BANKA, MEVDUAT SAHİBİNE KARŞI SORUMLUDUR

Bir bankanın kredi olarak reel sektör firmalarına verebileceği toplam paranın %90’ı halkın tasarruf edip bankaya “emanet” ettiği paradır. Burasını biraz daha açayım. Banka bilançosunda yer alan binalar, sabit tesisler ile IT donanımı ve yazılımı öz kaynakla finanse edilir. Dolayısıyla banka sahiplerin bankaya sermaye olarak yatırdığı paranın çoğu krediye dönüşemez. Bankaların diğer bankalardan aldığı ödünçlerin kaynağı da o bankalara yatan mevduattır. Yani bunlar da son tahlilde yerli veya çoğu kez yabancı ülke halklarının tasarrufudur. Anlaşılacağı üzere bankalardaki paranın %90’ı halkın parasıdır.
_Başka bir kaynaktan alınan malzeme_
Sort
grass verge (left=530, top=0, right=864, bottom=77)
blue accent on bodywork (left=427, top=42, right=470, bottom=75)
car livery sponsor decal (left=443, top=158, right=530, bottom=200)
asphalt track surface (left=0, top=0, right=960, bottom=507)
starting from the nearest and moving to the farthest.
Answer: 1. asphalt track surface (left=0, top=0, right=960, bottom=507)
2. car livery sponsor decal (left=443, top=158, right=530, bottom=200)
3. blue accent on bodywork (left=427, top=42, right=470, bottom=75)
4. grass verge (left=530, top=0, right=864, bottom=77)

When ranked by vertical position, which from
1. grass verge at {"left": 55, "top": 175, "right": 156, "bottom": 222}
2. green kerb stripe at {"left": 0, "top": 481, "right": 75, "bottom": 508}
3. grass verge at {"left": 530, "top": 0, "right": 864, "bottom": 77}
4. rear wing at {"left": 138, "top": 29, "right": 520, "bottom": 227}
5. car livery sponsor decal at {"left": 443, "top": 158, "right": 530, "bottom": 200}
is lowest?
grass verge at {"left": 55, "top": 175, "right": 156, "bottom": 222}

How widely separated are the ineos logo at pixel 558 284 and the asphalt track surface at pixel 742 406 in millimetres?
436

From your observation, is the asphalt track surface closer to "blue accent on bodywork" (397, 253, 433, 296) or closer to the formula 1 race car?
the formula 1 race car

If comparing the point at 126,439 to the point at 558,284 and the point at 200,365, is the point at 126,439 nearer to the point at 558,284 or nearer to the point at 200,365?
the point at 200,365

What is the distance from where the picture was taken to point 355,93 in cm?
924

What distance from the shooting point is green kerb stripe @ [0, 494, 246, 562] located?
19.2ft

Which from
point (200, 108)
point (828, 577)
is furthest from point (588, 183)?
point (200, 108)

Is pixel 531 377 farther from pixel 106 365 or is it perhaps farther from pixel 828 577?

Banka yöneticileri de halkın kendilerine emanet ettiği “ciğeri kediye kaptırmamakla” yükümlüdür. Hükümetin esas ödevi, banka yöneticilerinin bu bilinçte davranıp davranmadıklarını denetlemektir. Bu süreçte “hem denetlenen hem de denetleyen” kurallara ne kadar uygun davranırsa, devletin (TMSF) yükü de o kadar az olur.

KRİZLERDE FİRMA YÜZDÜRME YÖNTEMİ

Ulusal ekonomiler, bazen makro düzeyde (mesela 2008’de ABD’de olduğu gibi) sistemik krize girer. Ülke ekonomisi çöker, yüz binlerce kredi müşterisi aynı anda “acze düşer”. Bu gibi hallerde devlet adına “yasal para yaratma tekelini” elinde tutan merkez bankası devreye girer. Acze düşmüş firmaların çıkmış ve çıkacak tahvillerini veya imzalayacakları borç senetlerini, bankalar üzerinden satın alır. Karşılığında bankaya para verir; bankalar da bu paraları firmalara ödünç verir. İşler düzelince ters işlem yapılır. Tahvil veya borç senetleri firmaya, tedavüle çıkmış para da merkez bankasına geri döner. Fırtına atlatılmış, kimsenin burnu kanamamış olur.

Son söz: Sorumlu değil, sorumsuz davrananı azarla.